Of course, in the future we plan to provide some paid services, but this does not concern the regular OS and access to updates at all, they should remain free.

1 comments

>* BTW, to be honest, I was somewhat surprised that you used Ansible instead of packages, it seems that this caused you a giant overhead for support.*

Why didn't you tell me three years ago?!? : )

Yeah, Ansible was a huge mistake.[0] I knew it wasn't the right tool for distribution, but starting out, I just stuck with the tools I knew. We finally purged it in our last release and moved everything to standard Debian packages.

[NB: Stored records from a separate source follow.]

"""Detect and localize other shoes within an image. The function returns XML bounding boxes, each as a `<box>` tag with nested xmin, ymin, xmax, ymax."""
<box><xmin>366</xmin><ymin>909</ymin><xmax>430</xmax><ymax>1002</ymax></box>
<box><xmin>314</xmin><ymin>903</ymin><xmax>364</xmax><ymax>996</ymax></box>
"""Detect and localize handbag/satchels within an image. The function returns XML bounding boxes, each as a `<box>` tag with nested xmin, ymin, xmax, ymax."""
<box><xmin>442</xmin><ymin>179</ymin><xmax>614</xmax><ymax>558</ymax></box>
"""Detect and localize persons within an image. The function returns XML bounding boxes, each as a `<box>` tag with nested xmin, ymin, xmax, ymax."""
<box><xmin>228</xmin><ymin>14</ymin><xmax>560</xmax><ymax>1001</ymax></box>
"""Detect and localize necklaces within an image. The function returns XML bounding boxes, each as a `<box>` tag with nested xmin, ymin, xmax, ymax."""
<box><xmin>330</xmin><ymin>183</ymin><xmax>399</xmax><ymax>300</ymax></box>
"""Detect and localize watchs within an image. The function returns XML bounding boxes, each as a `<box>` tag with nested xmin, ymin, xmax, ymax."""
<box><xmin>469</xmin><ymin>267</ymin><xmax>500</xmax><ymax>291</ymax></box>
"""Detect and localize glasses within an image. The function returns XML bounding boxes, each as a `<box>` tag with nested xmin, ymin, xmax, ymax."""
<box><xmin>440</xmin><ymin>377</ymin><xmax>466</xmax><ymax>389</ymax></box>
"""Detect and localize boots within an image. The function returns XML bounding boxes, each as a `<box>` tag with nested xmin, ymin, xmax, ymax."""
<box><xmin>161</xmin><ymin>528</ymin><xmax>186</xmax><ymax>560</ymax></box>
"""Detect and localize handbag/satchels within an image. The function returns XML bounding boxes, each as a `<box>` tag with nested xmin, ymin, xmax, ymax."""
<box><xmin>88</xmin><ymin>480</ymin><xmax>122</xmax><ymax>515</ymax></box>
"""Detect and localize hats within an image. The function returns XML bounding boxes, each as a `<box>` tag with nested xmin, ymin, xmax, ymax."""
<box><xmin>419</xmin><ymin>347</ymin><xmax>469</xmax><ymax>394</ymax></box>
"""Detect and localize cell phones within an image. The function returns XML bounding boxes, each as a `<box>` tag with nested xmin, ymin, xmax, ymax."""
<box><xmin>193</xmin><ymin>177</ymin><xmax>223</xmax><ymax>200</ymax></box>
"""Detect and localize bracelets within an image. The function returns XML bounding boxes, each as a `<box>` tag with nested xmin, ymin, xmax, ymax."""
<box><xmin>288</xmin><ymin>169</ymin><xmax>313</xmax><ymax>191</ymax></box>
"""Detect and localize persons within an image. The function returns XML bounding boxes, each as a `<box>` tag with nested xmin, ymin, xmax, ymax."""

I'm glad to hear that PiKVM's stragegy has been working. I know our two projects are often pitted against each other, but I think there's ton of space for both of us to win back market share from the huge enterprise players and their consistently weak KVM offerings.

[0] https://mtlynch.io/solo-developer-year-5/#ansible-and-git-ar...

> Why didn't you tell me three years ago

You didn't ask :P

> Yeah, Ansible was a huge mistake.

I have some experience operating large clusters and distributing software, and these damn things like Ansible have never led us to anything good. So either packages or the whole chroot (docker, whatever).

In fact, I'm a fan of the good old time-tested solutions. You know, Makefiles, packages, maximum integration with native OS tools. A lot can be done with simple tools, and although the start will be difficult, the support will be simple.

> there's ton of space for both of us to win back market share from the huge enterprise players

Ofc. In addition, users clearly benefit from competition.